O planejamento energético do governo para a próxima década ignora a energia solar, segunda fonte que mais cresce no mundo, depois da eólica. No Plano Decenal de Expansão de Energia 2021, aprovado pela Empresa de Pesquisa Energética (EPE), apenas três parágrafos (em 386 páginas) são dedicados à solar. A conclusão é de que "apesar do grande potencial, os custos atuais desta tecnologia são muito elevados e não permitem sua utilização em volume significativo".

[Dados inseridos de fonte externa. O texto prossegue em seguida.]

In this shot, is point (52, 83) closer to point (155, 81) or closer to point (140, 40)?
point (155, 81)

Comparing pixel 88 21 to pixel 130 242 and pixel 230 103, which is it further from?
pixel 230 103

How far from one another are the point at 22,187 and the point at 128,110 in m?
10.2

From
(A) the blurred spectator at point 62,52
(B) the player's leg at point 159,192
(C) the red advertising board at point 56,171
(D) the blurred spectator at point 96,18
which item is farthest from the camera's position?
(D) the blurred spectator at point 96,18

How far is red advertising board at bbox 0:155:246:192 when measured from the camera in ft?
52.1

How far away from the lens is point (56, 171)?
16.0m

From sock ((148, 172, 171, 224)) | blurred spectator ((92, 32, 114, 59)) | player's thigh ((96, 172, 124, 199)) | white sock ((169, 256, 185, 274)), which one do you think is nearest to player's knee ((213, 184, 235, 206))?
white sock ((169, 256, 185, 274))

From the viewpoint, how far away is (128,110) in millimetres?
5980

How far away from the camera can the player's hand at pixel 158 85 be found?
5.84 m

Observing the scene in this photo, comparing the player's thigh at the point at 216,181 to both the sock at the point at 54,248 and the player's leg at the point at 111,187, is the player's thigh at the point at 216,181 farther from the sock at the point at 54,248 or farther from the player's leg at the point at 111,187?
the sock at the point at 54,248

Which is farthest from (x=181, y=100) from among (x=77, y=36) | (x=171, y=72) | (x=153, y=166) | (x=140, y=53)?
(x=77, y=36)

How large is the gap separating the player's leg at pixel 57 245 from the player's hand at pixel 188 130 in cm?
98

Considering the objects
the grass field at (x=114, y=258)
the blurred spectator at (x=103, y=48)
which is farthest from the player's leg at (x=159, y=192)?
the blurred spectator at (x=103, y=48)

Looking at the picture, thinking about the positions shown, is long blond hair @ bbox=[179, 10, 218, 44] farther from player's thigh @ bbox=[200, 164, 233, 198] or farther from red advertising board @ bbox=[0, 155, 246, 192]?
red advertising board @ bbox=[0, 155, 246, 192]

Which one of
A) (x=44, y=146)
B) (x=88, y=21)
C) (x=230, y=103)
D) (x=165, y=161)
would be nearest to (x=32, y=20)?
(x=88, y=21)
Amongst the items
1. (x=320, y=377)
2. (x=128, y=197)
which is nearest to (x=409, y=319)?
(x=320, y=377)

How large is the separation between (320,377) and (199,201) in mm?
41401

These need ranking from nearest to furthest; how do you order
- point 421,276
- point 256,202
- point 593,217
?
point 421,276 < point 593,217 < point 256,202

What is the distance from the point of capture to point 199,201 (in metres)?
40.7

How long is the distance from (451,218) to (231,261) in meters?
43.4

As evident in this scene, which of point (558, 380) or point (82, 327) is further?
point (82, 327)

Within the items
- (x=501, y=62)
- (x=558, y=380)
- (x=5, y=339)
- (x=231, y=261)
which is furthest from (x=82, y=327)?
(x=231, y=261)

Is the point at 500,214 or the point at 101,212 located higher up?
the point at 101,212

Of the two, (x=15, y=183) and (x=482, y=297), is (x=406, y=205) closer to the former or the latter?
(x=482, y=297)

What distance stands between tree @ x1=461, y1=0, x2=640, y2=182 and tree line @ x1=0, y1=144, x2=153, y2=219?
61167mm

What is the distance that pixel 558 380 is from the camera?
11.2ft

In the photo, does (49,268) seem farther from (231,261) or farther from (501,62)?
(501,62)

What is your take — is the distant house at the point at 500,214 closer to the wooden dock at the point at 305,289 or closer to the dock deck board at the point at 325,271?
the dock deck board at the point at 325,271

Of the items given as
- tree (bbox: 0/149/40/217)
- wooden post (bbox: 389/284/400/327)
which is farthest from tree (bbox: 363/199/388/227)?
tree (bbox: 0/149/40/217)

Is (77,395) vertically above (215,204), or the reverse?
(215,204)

O curioso é que outro estudo encomendado pela mesma EPE e publicado em maio, Análise da Inserção da Geração Solar na Matriz Elétrica Brasileira, aponta possibilidades de incentivo e seus possíveis impactos. De acordo com a Nota Técnica, é necessário "estimular o desenvolvimento inicial de uma cadeia fotovoltaica para viabilizar uma redução mais significativa dos custos de produção". "Isso permitiria também ao País participar em alguma etapa da cadeia de uma indústria de alto valor agregado no âmbito mundial", conclui.
Como meio para se atingir esse objetivo, o documento sugere a contratação da geração fotovoltaica centralizada, de maior porte, por leilões específicos. No caso da chamada geração distribuída, com ligações residenciais, mostra que o custo já alcançou paridade com tarifas praticadas pelas concessionárias.